Arriving in Tehran started with a horrific taxi ride from the international airport to the city center. I was offered a pick-up from the hostel in Tehran and looking back I was glad I paid the €25. I have seen bad traffic, lack of respect and crazy things happening on the road throughout Asia, but Iran will definitely end up high in a list of insane traffic around the world.
I did not spot any fancy cars at all, but after a while I totally understood why. All cars were bruised and battered and even my taxi touched another car while overtaking in a traffic jam. After 2 hours I reached my hostel and the owner was not around but the amazingly friendly Australian guy that was staying there helped me through my first hours in Tehran.
While trying to look for a budget accommodation in Tehran you wont be spoiled for choice. In total you will find only two options for solo travellers unless you are willing to spend more than $35 for a crappy hotel. I stayed at Tehran Hostel in Teheran and you will find it on Google Maps. This place is all about the owner. Mori is an amazing laid-back host and he will make sure you are enjoying. Furthermore this cozy place is the perfect spot to meet other travellers. The location is very central and close to the metro station. Mori also arranged me the required documents for the visa on arrival!
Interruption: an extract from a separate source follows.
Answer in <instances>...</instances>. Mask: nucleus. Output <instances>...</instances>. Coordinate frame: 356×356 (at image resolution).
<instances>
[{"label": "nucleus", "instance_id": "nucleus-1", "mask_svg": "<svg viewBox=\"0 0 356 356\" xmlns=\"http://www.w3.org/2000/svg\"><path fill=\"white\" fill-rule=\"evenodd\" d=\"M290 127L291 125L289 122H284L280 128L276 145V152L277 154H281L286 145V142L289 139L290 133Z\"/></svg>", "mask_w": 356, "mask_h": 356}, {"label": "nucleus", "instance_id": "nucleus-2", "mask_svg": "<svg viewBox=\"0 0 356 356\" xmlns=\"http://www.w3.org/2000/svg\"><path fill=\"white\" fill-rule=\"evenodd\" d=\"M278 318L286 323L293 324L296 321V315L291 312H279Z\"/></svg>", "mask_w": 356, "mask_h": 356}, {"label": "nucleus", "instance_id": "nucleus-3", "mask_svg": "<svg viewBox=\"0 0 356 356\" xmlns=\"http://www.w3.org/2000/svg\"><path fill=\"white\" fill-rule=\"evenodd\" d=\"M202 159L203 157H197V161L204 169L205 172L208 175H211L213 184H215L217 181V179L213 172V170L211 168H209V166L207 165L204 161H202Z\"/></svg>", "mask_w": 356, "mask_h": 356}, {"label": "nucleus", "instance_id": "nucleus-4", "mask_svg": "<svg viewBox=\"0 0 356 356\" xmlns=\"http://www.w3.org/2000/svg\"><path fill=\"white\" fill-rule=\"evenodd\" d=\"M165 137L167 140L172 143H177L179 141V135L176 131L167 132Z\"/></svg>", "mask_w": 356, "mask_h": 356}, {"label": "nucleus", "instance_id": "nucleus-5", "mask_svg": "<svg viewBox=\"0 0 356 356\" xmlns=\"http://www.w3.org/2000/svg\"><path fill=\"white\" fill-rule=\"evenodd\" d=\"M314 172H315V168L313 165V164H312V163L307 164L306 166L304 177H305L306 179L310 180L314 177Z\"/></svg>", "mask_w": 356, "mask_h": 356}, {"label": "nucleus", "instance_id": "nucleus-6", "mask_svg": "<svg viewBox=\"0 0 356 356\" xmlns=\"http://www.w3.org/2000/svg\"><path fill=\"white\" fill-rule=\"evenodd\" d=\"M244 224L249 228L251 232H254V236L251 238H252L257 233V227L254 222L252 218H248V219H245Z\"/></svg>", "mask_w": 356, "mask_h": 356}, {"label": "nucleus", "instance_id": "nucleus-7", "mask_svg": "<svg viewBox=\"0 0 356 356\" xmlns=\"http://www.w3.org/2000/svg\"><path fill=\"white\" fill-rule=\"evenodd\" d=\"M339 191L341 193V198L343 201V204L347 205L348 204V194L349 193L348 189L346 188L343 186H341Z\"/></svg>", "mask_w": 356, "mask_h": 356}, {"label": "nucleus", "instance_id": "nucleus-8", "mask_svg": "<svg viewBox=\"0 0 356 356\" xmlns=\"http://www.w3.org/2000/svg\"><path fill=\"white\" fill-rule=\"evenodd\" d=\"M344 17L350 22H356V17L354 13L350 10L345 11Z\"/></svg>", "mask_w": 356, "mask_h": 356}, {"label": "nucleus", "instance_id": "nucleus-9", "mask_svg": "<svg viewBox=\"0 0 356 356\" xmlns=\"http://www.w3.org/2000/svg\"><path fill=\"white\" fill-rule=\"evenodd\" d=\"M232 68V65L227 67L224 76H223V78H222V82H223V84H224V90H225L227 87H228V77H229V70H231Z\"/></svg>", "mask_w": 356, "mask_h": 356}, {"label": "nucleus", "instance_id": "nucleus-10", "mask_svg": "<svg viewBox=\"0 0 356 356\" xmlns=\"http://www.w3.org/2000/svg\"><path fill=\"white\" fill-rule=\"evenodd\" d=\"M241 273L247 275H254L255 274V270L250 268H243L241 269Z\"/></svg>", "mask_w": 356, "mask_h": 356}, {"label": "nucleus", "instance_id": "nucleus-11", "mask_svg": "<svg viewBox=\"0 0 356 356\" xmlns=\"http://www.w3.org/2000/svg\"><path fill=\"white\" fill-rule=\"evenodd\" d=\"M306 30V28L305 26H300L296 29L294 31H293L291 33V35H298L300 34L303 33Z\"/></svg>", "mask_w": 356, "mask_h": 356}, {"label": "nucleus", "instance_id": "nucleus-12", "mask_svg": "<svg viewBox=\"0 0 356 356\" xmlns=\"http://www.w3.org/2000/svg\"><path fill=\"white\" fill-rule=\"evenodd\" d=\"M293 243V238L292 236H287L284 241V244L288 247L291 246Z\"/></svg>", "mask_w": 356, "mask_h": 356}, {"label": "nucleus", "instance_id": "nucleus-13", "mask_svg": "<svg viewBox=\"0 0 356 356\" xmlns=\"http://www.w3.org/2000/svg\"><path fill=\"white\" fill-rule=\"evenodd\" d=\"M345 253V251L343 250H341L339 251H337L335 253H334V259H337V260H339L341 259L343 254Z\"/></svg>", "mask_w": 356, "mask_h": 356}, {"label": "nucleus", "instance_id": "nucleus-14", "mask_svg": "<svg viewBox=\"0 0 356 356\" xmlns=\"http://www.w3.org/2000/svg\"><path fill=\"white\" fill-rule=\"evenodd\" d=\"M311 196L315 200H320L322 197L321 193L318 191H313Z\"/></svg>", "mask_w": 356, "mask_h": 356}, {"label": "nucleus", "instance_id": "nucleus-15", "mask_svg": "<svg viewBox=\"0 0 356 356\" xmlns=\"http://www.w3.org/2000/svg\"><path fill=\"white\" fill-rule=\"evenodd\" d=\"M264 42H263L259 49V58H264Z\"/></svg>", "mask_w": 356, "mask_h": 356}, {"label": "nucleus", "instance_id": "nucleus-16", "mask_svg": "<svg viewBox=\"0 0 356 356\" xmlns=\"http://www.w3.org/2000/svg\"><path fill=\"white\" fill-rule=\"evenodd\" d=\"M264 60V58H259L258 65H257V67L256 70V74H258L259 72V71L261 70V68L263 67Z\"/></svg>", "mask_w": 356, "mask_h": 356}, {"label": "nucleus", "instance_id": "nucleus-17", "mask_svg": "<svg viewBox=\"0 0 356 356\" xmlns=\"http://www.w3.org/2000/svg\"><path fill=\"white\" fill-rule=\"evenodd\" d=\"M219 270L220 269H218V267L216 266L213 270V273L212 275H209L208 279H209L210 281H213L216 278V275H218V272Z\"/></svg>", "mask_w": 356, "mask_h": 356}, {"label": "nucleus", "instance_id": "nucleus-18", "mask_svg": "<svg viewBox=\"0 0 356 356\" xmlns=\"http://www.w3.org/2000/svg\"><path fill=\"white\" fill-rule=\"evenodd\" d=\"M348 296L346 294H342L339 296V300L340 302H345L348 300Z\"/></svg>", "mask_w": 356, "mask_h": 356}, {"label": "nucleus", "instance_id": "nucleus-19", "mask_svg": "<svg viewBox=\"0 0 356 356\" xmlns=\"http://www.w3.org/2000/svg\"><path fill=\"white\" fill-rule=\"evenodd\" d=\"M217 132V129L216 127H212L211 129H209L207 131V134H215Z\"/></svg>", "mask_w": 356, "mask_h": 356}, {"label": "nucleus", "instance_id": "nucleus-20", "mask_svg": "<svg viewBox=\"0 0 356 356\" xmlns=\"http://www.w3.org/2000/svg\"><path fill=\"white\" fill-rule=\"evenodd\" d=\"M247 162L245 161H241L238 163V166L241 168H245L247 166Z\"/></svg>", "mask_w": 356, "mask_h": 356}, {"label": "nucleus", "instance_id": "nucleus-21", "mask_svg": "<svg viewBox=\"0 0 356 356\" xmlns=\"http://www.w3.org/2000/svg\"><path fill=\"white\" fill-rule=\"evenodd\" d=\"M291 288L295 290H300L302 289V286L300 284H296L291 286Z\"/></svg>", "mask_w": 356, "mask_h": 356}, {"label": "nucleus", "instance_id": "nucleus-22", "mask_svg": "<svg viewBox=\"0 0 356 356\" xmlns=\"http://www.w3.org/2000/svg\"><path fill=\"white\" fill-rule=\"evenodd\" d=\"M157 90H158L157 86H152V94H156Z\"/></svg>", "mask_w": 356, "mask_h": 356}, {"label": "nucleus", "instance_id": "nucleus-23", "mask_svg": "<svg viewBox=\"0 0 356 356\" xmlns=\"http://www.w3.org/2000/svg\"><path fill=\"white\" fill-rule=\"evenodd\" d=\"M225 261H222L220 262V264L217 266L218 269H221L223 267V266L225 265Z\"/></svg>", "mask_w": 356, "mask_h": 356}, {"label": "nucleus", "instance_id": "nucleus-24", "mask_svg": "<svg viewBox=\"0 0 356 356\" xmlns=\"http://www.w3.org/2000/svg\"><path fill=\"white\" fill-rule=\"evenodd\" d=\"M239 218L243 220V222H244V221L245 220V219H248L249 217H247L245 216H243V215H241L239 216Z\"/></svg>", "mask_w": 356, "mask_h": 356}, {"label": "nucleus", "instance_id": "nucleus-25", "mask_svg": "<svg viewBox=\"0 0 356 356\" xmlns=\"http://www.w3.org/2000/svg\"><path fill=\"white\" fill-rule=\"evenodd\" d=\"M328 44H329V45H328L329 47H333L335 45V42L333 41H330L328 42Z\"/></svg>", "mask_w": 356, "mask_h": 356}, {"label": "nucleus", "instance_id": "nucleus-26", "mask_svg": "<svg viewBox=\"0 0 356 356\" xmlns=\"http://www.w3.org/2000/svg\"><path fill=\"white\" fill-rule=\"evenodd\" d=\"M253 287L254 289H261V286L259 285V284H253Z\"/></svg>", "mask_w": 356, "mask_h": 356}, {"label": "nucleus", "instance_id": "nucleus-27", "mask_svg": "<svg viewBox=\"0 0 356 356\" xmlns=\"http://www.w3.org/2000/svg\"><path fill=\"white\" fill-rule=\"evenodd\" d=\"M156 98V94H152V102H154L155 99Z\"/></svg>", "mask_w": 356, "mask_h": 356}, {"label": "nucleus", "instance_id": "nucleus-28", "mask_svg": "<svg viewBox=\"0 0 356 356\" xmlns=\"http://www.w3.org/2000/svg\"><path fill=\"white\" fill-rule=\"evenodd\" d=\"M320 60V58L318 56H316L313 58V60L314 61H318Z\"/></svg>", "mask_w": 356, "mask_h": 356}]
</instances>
The best way to get in touch with him is through Whatsapp: +98 912 725 7703.
The next day David and I decided to explore the capital together and we headed out to the metro station to get me some Iranian Rials before we paid a visit to the former US Embassy. Graffiti painted walls with ‘Go Down USA’ and the statue of liberty portrayed with a skull where signs that the Americans are not Iran’s best friends. So far a lot of Iranians I spoke with feel ashamed for these paintings and want them to be removed. For me it was something unique, something I had never seen elsewhere around the world. The film Fargo is all about what happened here in November 1979 when conservative students burst into the US Embassy and took 52 people hostage for 444 days! An action the supreme leader of the Islamic Republic later spoke about as a victory over the Americans. Unfortunately its not to enter the former Embassy as it has been used by the military ever since. It does houses a museum where they show documents that proof the suspicious actions of the Americans in that time. According to the guidebook it’s only open every year from February 1st till February 10th!
It is worth taking a look, since there is a metro station just a few meters away from the front gate. Walk around and feel the history! Taking pictures can apparently be tricky as there have been reports that tourists had to delete them after questioned by the police. I made pictures and even some videos while fully equipped soldiers where walking around. Take a look at my daily vlogs about my adventures in Tehran with videos from the former Embassy.
Lately the news is full of stories about Tehran and its smog problem. A couple days before we already saw that happening as we were about to head up to the Milad Tower. This 435m high concrete construction is the most iconic of Tehran’s skyline. Views of the city and surrounding mountains can be great on a clear day, though that was not today. You could barely see anything in the distance so we decided to save the $4.
A coffee and a walk through the park later I finished my first day in Tehran and I was not impressed. The horrendous traffic did not make it a pleasant day sight seeing. The metro network is very convenient to travel around and is super cheap. But at the end of the day it is all about the sight that take your breath away and however I did not yet go to the Golestan Palace, which is supposed to be the highlight of Tehran, Tehran does not has that much appeal to me.